▶ **SOURCE TEXT**
- - - - -

But, because of the fear, because of the social catostrophe that is caused by neoliberalism and by neoconservatism, we are now seeing, across Europe, different forces on the left joining together. In ?reland, the United Left Alliance (ULA) brings together some main forces on the left. In England, I am an activist in the Trade Unionist and Socialist Coalition (TUSC) which has some support from the Communist Party (in England the CPB is very small). But TUSC is mainly the Socialist Workers Party (SWP), the Socialist Party (SP), some members of Socialist Resistance (SR), some independent marxists in the Independent Socialist Network (ISN), together with leading trade unionists. So, in TUSC we have comrades from different left political traditions. That is a very hopeful development.
The best development, I guess, is in Greece. For example there are two far left coalitions. One is Syriza which is a coalition of 13 different parties ranging from Maoist Marxist- Leninist to left social democrat. And they will probably win the next election in Greece and become a left government. The other is Antarsya, also a coalition of various Marxist forces, which has a more clearly revolutionary perspective, and an emphasis on direct action as much as on electoralism/ parliamentarism.

- - - - -

▶ **DATA EXCERPT**
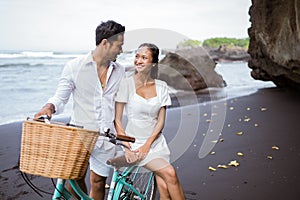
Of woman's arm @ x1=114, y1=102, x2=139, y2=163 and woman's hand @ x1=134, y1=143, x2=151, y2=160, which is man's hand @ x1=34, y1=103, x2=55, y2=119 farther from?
woman's hand @ x1=134, y1=143, x2=151, y2=160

- - - - -

▶ **WHAT THIS TASK INVOLVES**
Retype the text on left coalitions in Europe, starting with "But, because of" and going on through "very hopeful development.".

▶ **OUTPUT FOR THIS TASK**
But, because of the fear, because of the social catostrophe that is caused by neoliberalism and by neoconservatism, we are now seeing, across Europe, different forces on the left joining together. In ?reland, the United Left Alliance (ULA) brings together some main forces on the left. In England, I am an activist in the Trade Unionist and Socialist Coalition (TUSC) which has some support from the Communist Party (in England the CPB is very small). But TUSC is mainly the Socialist Workers Party (SWP), the Socialist Party (SP), some members of Socialist Resistance (SR), some independent marxists in the Independent Socialist Network (ISN), together with leading trade unionists. So, in TUSC we have comrades from different left political traditions. That is a very hopeful development.